For Collaborative Filtering:

X dot W + b is rating

For Content-Based Algorithms

V of user dot V of item is rating

It’s evident that throughout the course, Professor Ng has imparted the concepts and trained us on the application and training of models. However, the original definitions of these remains unclear.

The two formalisms are not very different, we can instead read them as:

CF: w of user dot x of movie + b of user is rating

CB: v of user dot v of movie is rating

The only apparent difference here is the inclusion of a bias term in CF.

A less apparent difference here is that,

CF starts from NO given user or movie features, whereas

CB starts from given user and movie features.

What CB does is to train a network that converts those given features non-linearly into the final v of user and v of movie, whereas CF just trains the w (and b) of user and x of movie out directly. This approach also explains why it is natural that there is no bias term in the CB algorithm.

While the above is about the difference between them, their most critical common step is the dotting of the embeddings (of an user and a movie).

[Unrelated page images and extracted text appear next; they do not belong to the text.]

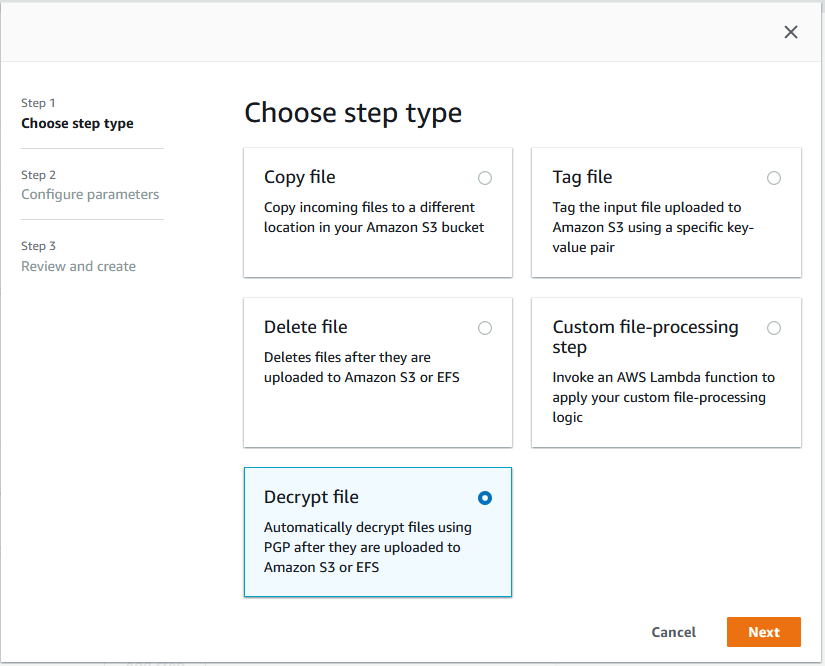 Step 1
Choose step type

Step 2
Configure parameters

Step 3
Review and create

Choose step type

Copy file
Copy incoming files to a different location in your Amazon S3 bucket

Tag file
Tag the input file uploaded to Amazon S3 using a specific key-value pair

Delete file
Deletes files after they are uploaded to Amazon S3 or EFS

Custom file-processing step
Invoke an AWS Lambda function to apply your custom file-processing logic

Decrypt file
Automatically decrypt files using PGP after they are uploaded to Amazon S3 or EFS

Cancel
Next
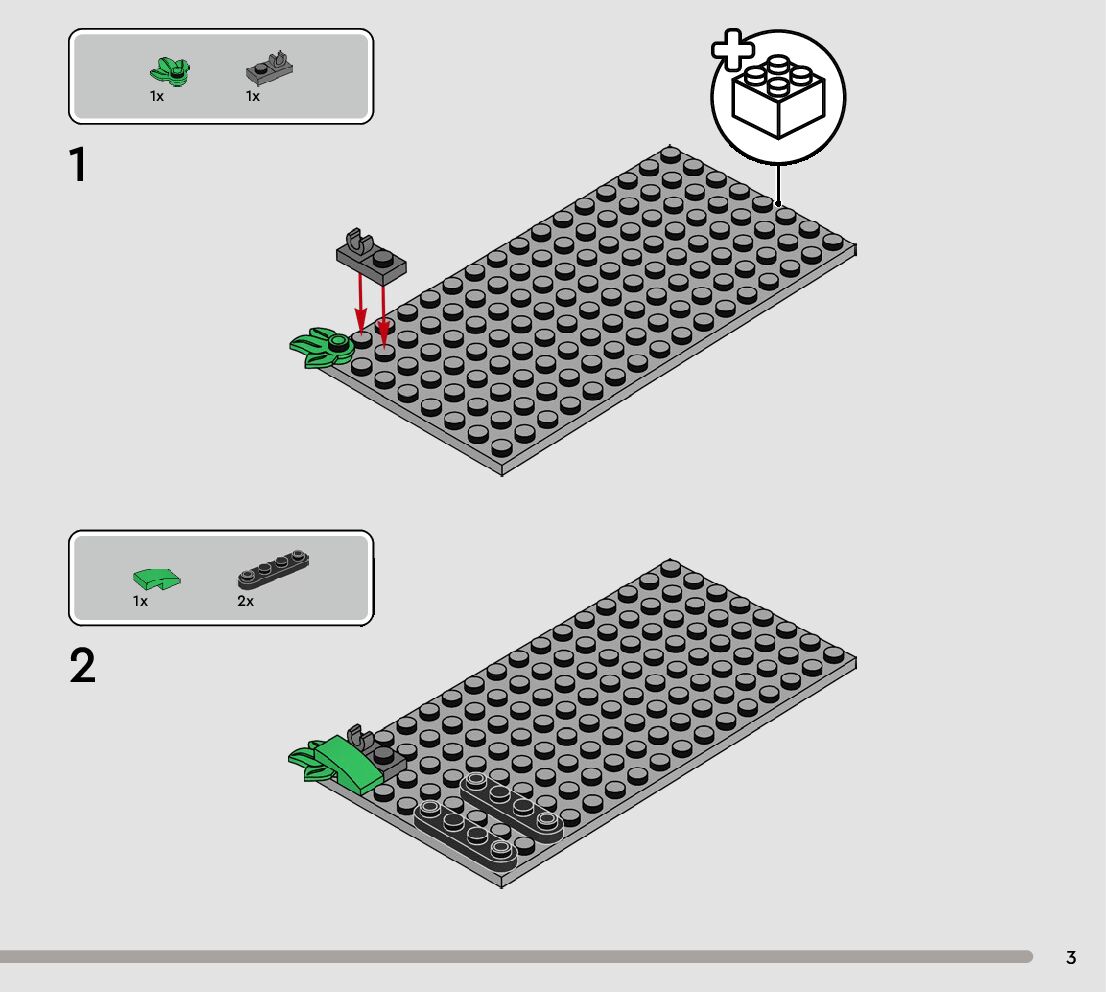 1x 1x

1

1x 2x

2

3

The dotting defines how the comparison (among users and movies) is done. We need a mathematical operation to map “good matches” into ones and “bad matches” into zeros, and the dotting of two normalized embeddings can give us both that and a wonderful interpretation of that math operation in terms of similarity. Under such interpretation, similar users and movies stay close in the embedding space created by the neural network, while dissimilar ones far away from each other, so that such interpretation can give us a sense that, if the users/movies have very variable characteristics, we will need a larger embedding space to accommodate them, because we need more space for the algorithm to separate dissimilar ones apart.

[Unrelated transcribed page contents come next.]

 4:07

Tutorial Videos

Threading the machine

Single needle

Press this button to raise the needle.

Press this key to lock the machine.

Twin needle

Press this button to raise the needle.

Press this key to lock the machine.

@rmwkwok Thank you for your response. Regrettably, my query has not been addressed. The model definition is quite clear to me, maybe my question is still unclear, let me rephrase:

For Collaborative Filtering:

Why canX dot W + b be represented as the rating ?

For Content-Based Algorithms

Why can V of user dot V of item be represented as the rating ?

(1) why can’t they, or
(2) what instead can? or
(3) what criteria are needed? or
(4) in the house pricing problem in the previous MLS courses, why can w dot x + b represent house prices?

I need to know your perspective and not just the questions.

It would be very helpful if you can elaborate on any one of them, or more of them if possible.

Try to share your view. I know it’s your question,
but I would also like to know how you see things.

Of all the linear regression models you have built, why do any of them represent the labels they are trained to represent? Can you give an example and try to tell us anything that convinced you?

Hi @Chris.X, I am just starting with ML, so my answer on the basis on my understanding.

I think the dot product represents the rating because we train the model to represent it. We calculate our loss function by comparing the dot product and actual ratings. Minimizing the loss function is just saying make the dot product close to the actual rating. So, if we train our model to make the dot product close to actual rating(of training data), for the new data, it should represent the rating.